Outil · Mercato et économie du joueur
Un montant annoncé, et ce qui le rend crédible ou non.
Quand la presse annonce quarante millions, personne ne dit ce qui compose la somme, ni pourquoi ce joueur-là vaudrait ce prix-là. Quatre variables pèsent sur la valeur d'un joueur avant même la négociation : son âge, son poste, le temps de jeu qu'il accumule au plus haut niveau, et le nombre de mois de contrat qui lui restent. Cet outil applique ces quatre variables à une base que vous fixez vous-même et rend une fourchette, avec le détail de ce que chaque variable a pesé. Ce n'est pas un prix de marché, c'est un ordre de grandeur qui permet de dire si un montant annoncé tient debout.
Le joueur
La valeur de référence est le point de départ que vous choisissez : le montant du dernier transfert du joueur, une valorisation publiée, ou le prix payé pour un joueur comparable. Le modèle la fait varier, il ne la crée pas.
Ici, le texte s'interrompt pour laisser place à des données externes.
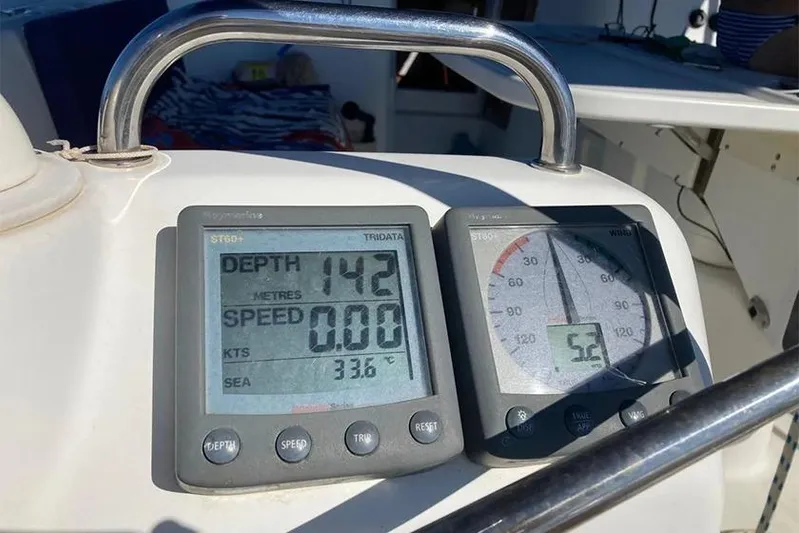  Yacht Photos Pics Beneteau Cyclades 50 yacht instruments showing depth, speed, and sea temperature.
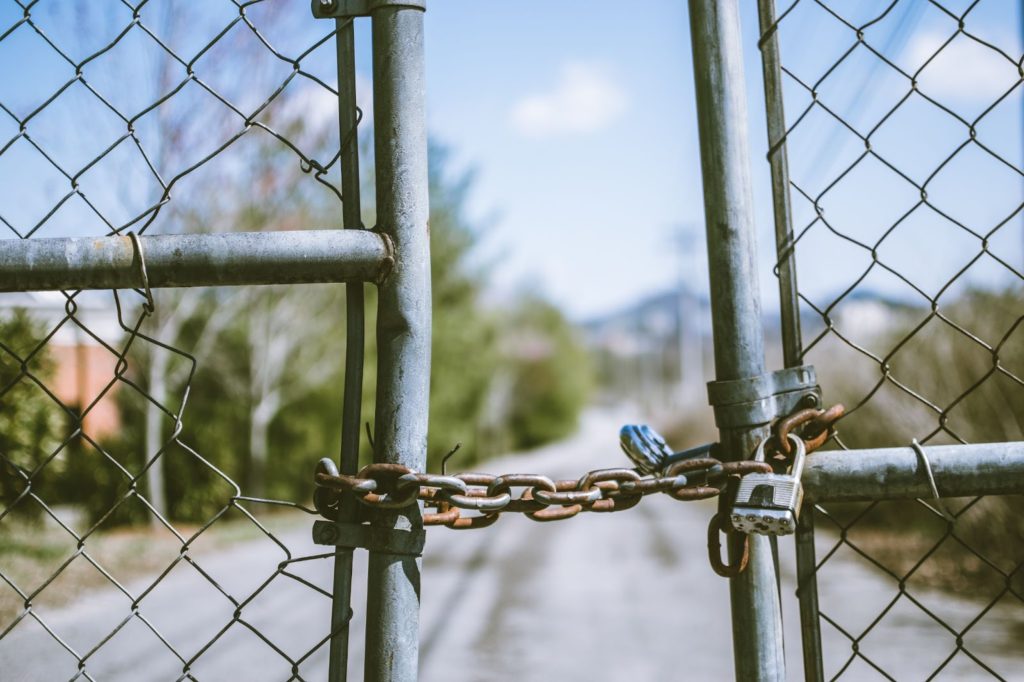 La imagen muestra una cadena oxidada con candados que sujetan las puertas de alambre de la cerca.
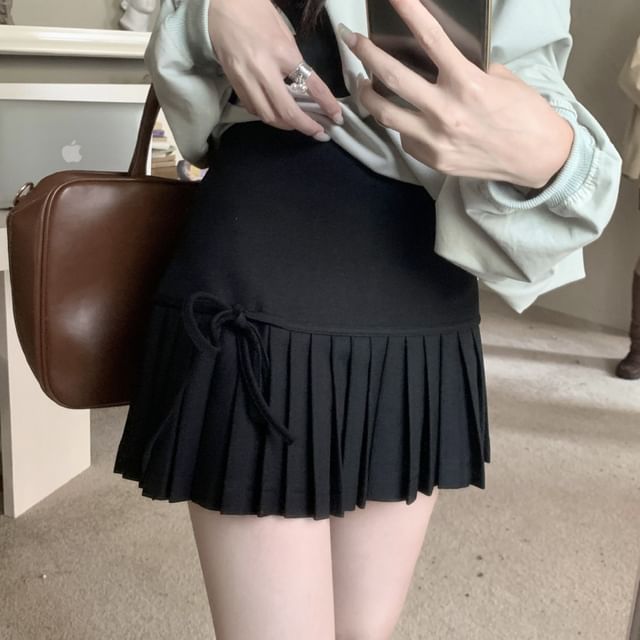 High-Rise Bow-Accented Accordion Pleated Mini Flare Skirt
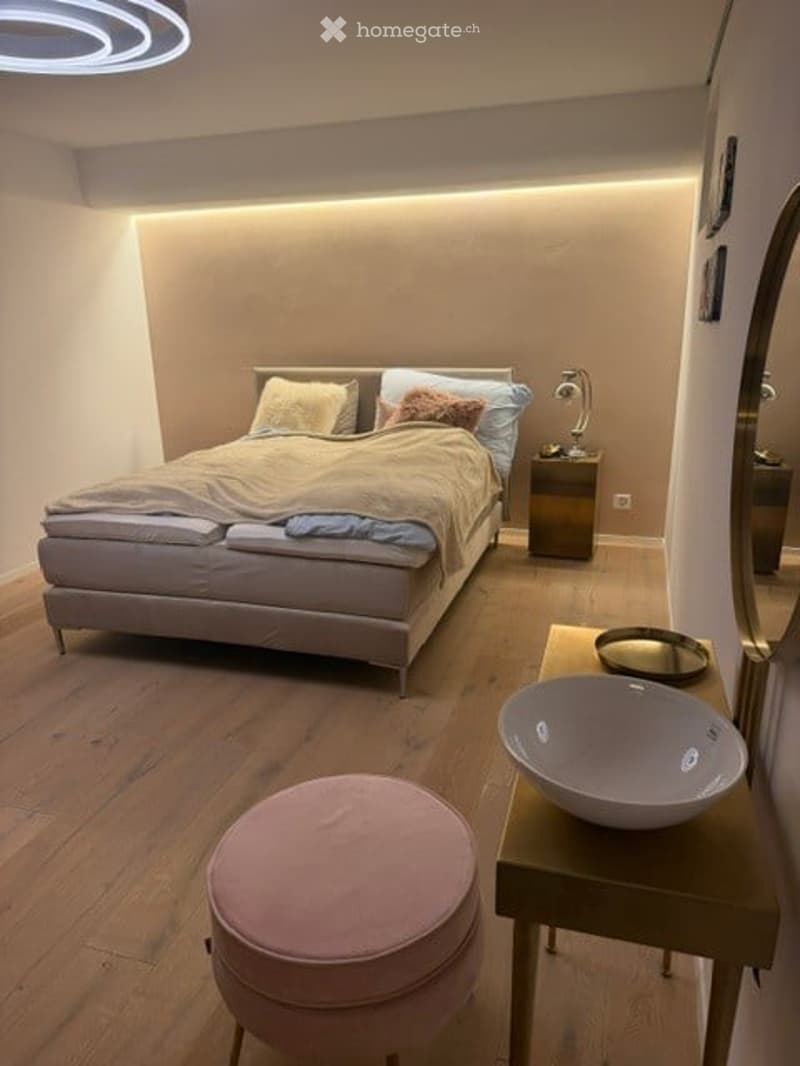 Modern bedroom with a large bed, nightstand with lamp, pink stool, and a small table with a bowl on it.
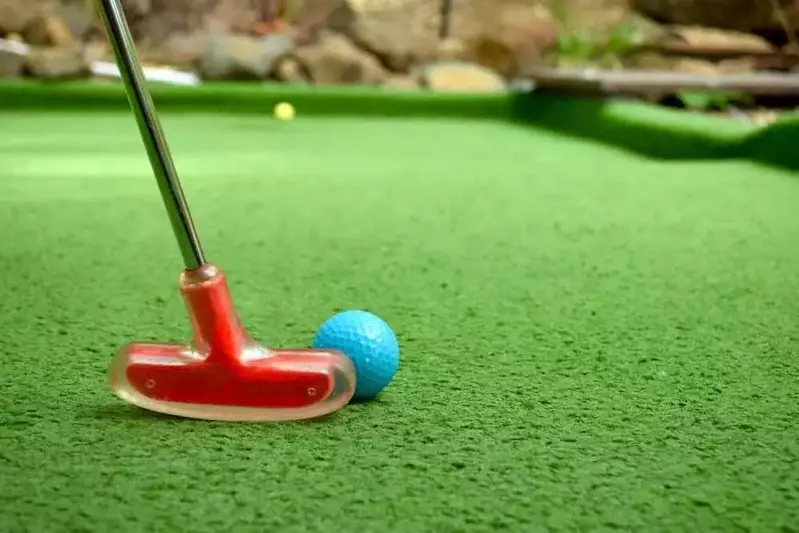 red golf club and ball on putt putt course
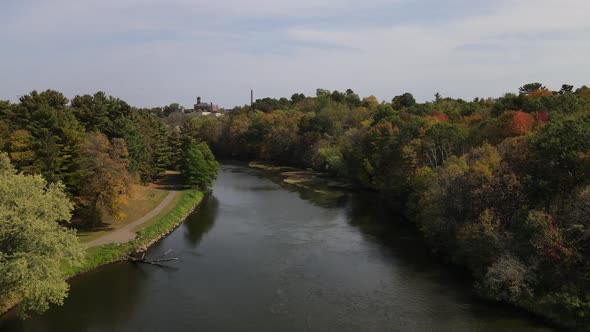 Aerial view over river then slowly coming in for landing on the water flowing through the forest.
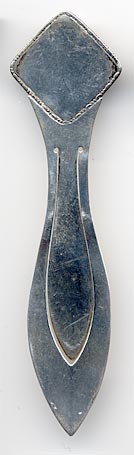 This sterling bookmark was made in Birmingham England in 1921 by G W Lewis as indicated by the hallmarks. The top has a glass enclosed piece of a butterfly wing in iridescent blue. It is still quite vibrant after 95+ years.
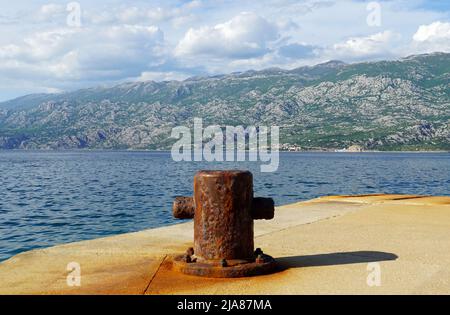 Vieil amarrage rouillé sur le quai de mer en face d'une haute montagne Banque D'Images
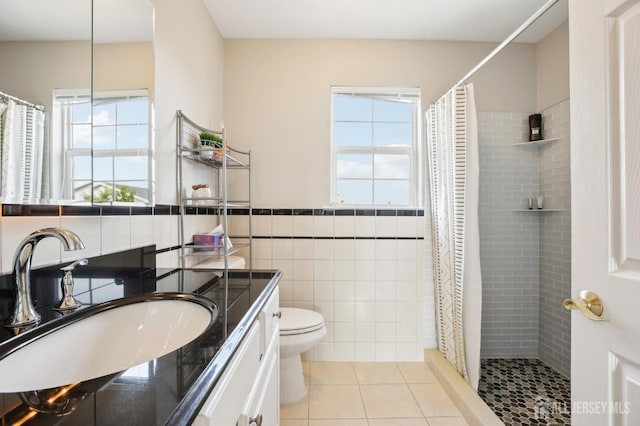 415 Lorillard Ave, Union Beach, NJ 07735 - bathroom with toilet, tile walls, a tile shower, and tile patterned flooring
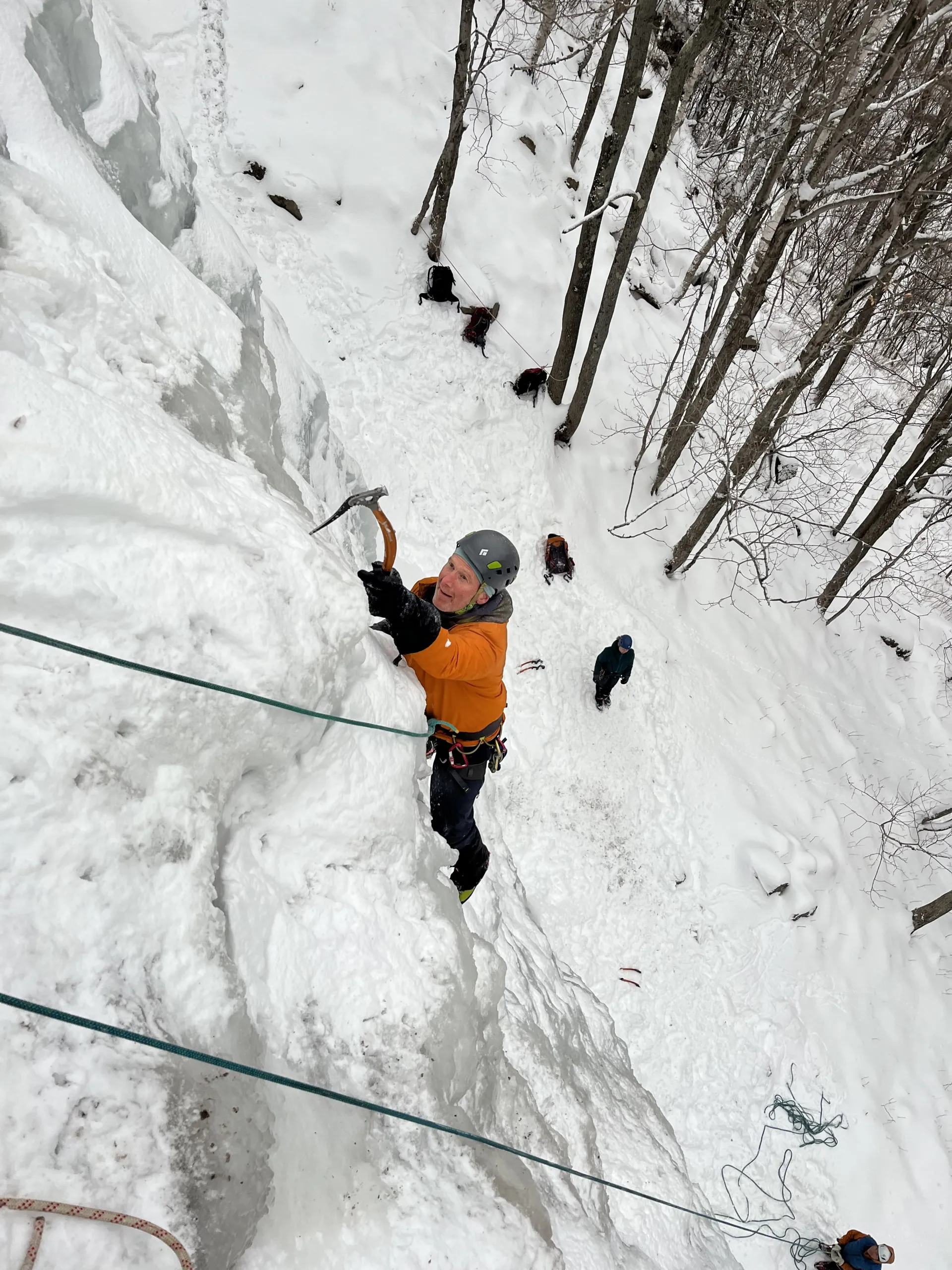 Man with an ice pick ascends an ice wall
Cette fourchette est le résultat d'un modèle, pas d'une transaction. Aucun montant affiché ici n'a été communiqué par un club ou par une ligue, et il ne doit jamais être cité comme une valeur de marché. Le seul chiffre qui fait foi dans un transfert est celui qu'un club publie, et il ne dit lui-même presque jamais la répartition entre fixe, bonus conditionnels et pourcentage à la revente.
Le modèle ignore tout ce qui se négocie autour du joueur : la commission de l'agent, la clause libératoire, le rapport de force entre les deux clubs, l'urgence d'une fin de mercato et la volonté du joueur. Ces éléments pèsent souvent davantage que les quatre variables retenues ici.
Le poids de chaque variable
L'âge suit une courbe : la valeur monte jusqu'au milieu de la vingtaine, se maintient jusqu'à vingt-huit ans environ, puis décroît d'autant plus vite que le joueur avance. Un joueur de trente-trois ans conserve une valeur sportive intacte et une valeur marchande très amoindrie, parce que l'acheteur ne peut plus espérer le revendre.
Le contrat restant agit dans l'autre sens. À dix-huit mois de la fin, le club vendeur perd son rapport de force, et à six mois il ne peut plus rien exiger puisque le joueur négociera librement son départ. Le modèle applique cette décote de manière progressive, jusqu'à un plancher au-delà duquel la valeur de transfert devient résiduelle.
Le temps de jeu mesure la fiabilité. Une saison pleine au plus haut niveau vaut plus qu'un talent entrevu sur quelques entrées, et le niveau du championnat où ces minutes ont été jouées pondère l'ensemble : le marché ne lit pas de la même façon deux mille minutes dans un championnat majeur et deux mille minutes ailleurs.
Lire la fourchette
La largeur de la fourchette n'est pas décorative. Elle s'écarte quand les variables se contredisent, un joueur jeune en fin de contrat par exemple, et se resserre quand elles convergent. Une fourchette large signale que le prix se jouera à la négociation plutôt que sur le profil, et c'est exactement l'information qu'un montant unique masque.